How valid is it to compare microarray data from different platforms and different laboratories? A recent study that takes a detailed look at this issue concludes that although inconsistencies can arise, steps can be taken to minimize them. The study also lays the ground for ongoing comparisons between platforms.
Using samples from the same two mouse tissues in each case, Kuo and colleagues assessed data from 10 microarray platforms. These included commercially available and 'home-made', one-dye and two-dye, and oligo and cDNA platforms.
The first comparison looked at five separate analyses of a single sample using the same platform. There was generally good consistency among replicates, although this was slightly lower for the home-made platforms. Correcting for the quality of individual spots increased the consistency of results across all set-ups.
Next, the authors compared results across platforms and found much greater variability. However, the discrepancies were reduced by more careful matching of probes between platforms. Previous comparisons have matched probes according to their correspondence with the same gene. But Kuo et al. found that matching probes to the same exon resulted in much greater consistency. Using this approach, good consistency was seen among 8 of the 10 platforms. Again, spot filtering improved consistency in all cases.

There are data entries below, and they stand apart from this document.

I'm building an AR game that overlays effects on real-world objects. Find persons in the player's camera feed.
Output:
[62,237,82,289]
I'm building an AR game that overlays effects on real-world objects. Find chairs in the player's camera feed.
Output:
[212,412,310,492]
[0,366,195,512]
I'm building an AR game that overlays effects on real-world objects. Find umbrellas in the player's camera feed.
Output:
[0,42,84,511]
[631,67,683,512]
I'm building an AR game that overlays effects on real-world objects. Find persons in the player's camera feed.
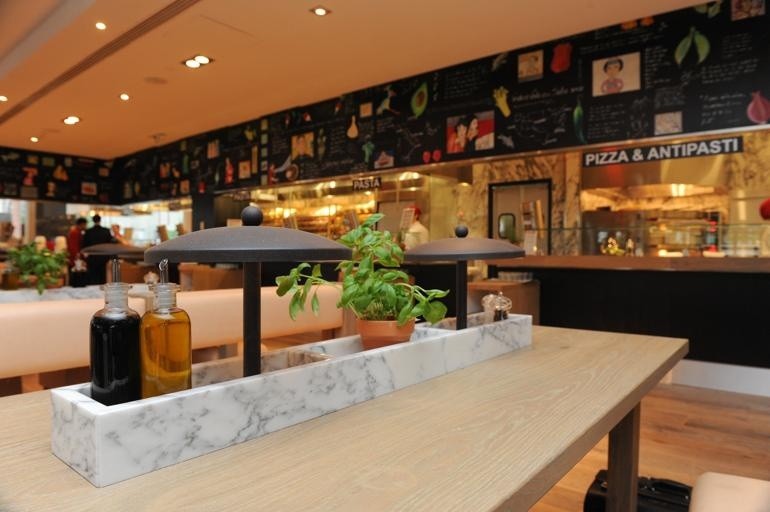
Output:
[111,225,129,244]
[82,214,122,285]
[758,198,769,259]
[404,203,430,250]
[66,216,88,273]
[445,118,468,154]
[465,114,495,153]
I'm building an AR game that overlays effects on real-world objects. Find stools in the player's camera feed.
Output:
[688,471,770,512]
[464,277,539,330]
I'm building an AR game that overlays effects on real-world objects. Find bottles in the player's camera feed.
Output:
[87,257,193,406]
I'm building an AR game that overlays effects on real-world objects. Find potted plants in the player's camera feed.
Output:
[274,210,451,351]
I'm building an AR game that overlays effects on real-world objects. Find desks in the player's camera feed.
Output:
[4,282,349,396]
[2,320,688,511]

A third comparison, using 3 of the 10 platforms, looked at the effects of doing the same experiment in different laboratories. Much less variability was seen than in the intra-platform comparison, suggesting that microarray performance is more or less equivalent in the hands of different groups.
Finally, Kuo et al. assessed how useful widely applied quantitative RT-PCR methods are for validating microarray results. Although quantitative RT-PCR results were generally consistent with microarray data, the correlation was far less reliable for genes that are expressed at low levels.
As well as pointing out where inconsistencies between existing platforms arise, this study provides a framework for future comparisons. By setting aside a plentiful supply of the biological samples they used, the authors aim to assess new gene-expression technologies as they emerge.